It has forged new weapons in laboratories, found new ways to arm itself against danger, and all resistance only increases its avidity. It wants to know the whole truth, in its very first decade it aims to conquer what all the millennia before could not. The rivalry of nations keeps company with the courage of individuals. They are not competing only to reach the Pole now, but also for the honour of flying the national flag first over newly discovered land: it is a crusade of races and nations against places hallowed by longing. The onslaught is renewed from all quarters of the earth. Mankind waits impatiently, knowing that the prize is the last secret of the place where we live. Peary and Cook prepare to set out from America to conquer the North Pole, while two ships steer southward, one commanded by the Norwegian explorer Amundsen, the other by an Englishman, Captain Scott.

Scott

Scott, a captain in the British Navy. An average captain, with a record befitting his rank behind him. He has served to the satisfaction of his superior officers, and later took part in Shackleton’s expedition. Nothing in his conduct suggests that he is a hero. His face, reflected by photography, could be that of 1,000 Englishmen, 10,000: cold, energetic, showing no play of muscles, as if frozen hard by interior energy. His eyes are steely grey, his mouth firmly closed. Not a romantic line in it anywhere, not a gleam of humour in a countenance made up of will-power and practical knowledge of the world. His handwriting is any Englishman’s handwriting, no shading or flourishes, swift and sure. His style is clear and correct, strikingly factual, yet as unimaginative as a report. Scott writes English as Tacitus writes Latin, as if carving it in unhewn stone. You sense that he is a man who does not dream, fanatically objective, in fact a true blue Englishman in whom even genius takes the crystalline form of a pronounced sense of duty. Men like Scott have featured hundreds of times in British history, conquering India and nameless islands in the East Indian archipelago, colonizing Africa and fighting battles against the whole world, always with the same iron energy, the same collective consciousness and the same cold, reserved expression.

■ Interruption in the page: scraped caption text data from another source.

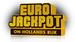 Aanbiedingen en kortingen bij Eurojackpot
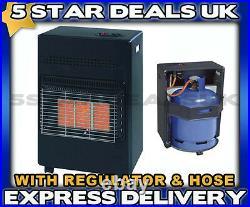 New 4.2kw Calor Portable Cabinet Heater Gas Butane Fire With Regulator & Hose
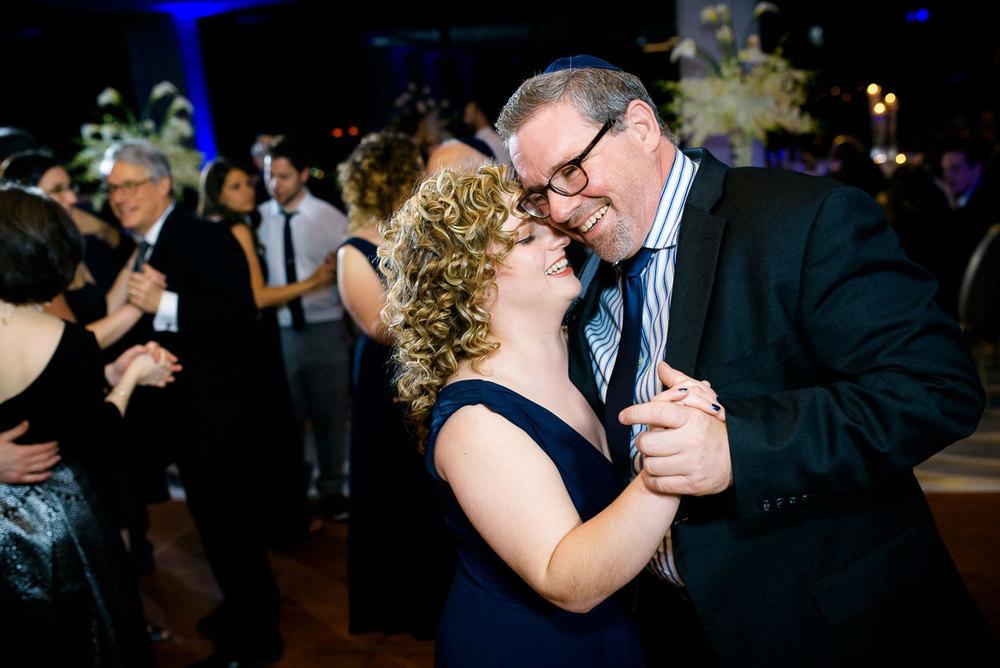Wedding dancing at the DoubleTree Skokie.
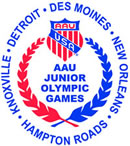 Jr Olypics Future Sites Logo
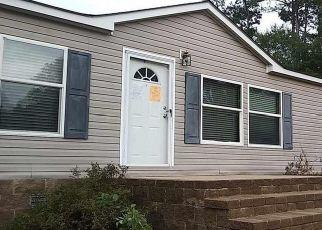 Casa en Remate en Benton 72015 SOLOMON RD - Identificador: 4509817528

But his will is hard as steel; you can sense that before he takes any action. Scott intends to finish what Shackleton began. He equips an expedition, but his financial means are inadequate. That does not deter him. He sacrifices his own fortune and runs up debts in the certainty of success. His young wife bears him a son, but like another Hector he does not hesitate to leave his Andromache. He soon finds friends and companions; nothing on earth can change his mind now. The strange ship that is to take the expedition to the edge of the Antarctic Ocean is called the Terra Nova—strange because it has two kinds of equipment: it is half a Noah’s Ark, full of living creatures, and also a modern laboratory with a thousand books and scientific instruments. For they have to take everything that a man needs for his body and mind with them into that empty, uninhabited world. The primitive equipment of primitive people, furs, skins and live animals, make strange partners here for the latest sophisticated modern devices. And the dual nature of the whole enterprise is as fantastic as the ship itself: an adventure, but one as calculated as a business deal, audacity with all the features of caution—endlessly precise and individual calculations against the even more endless whims of chance. They leave England on 1st June 1910. The British Isles are a beautiful sight at that time of year, with lush green meadows and the sun shining, warm and radiant in a cloudless sky.